What is being asked — Take the listing below and print exactly the lines starting at the line containing "Vero Moda - VMEVA" and ending at the line containing "Blue child's wellington boots — Stock Photo", both ends included, and no others.

Input data —
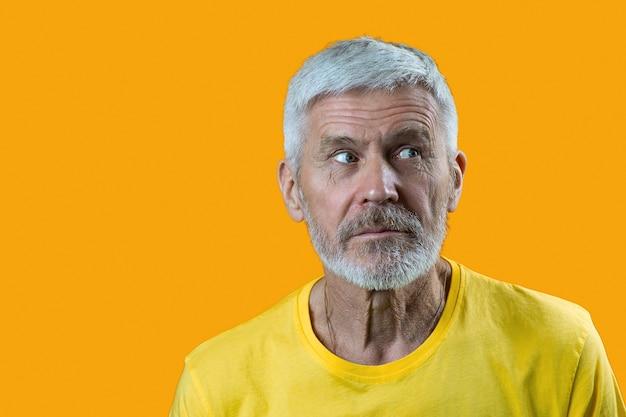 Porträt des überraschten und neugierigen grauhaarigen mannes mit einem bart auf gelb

--

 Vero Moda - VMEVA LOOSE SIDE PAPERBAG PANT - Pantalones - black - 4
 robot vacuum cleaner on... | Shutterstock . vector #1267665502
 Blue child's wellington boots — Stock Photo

Response to this task —
 Vero Moda - VMEVA LOOSE SIDE PAPERBAG PANT - Pantalones - black - 4
 robot vacuum cleaner on... | Shutterstock . vector #1267665502
 Blue child's wellington boots — Stock Photo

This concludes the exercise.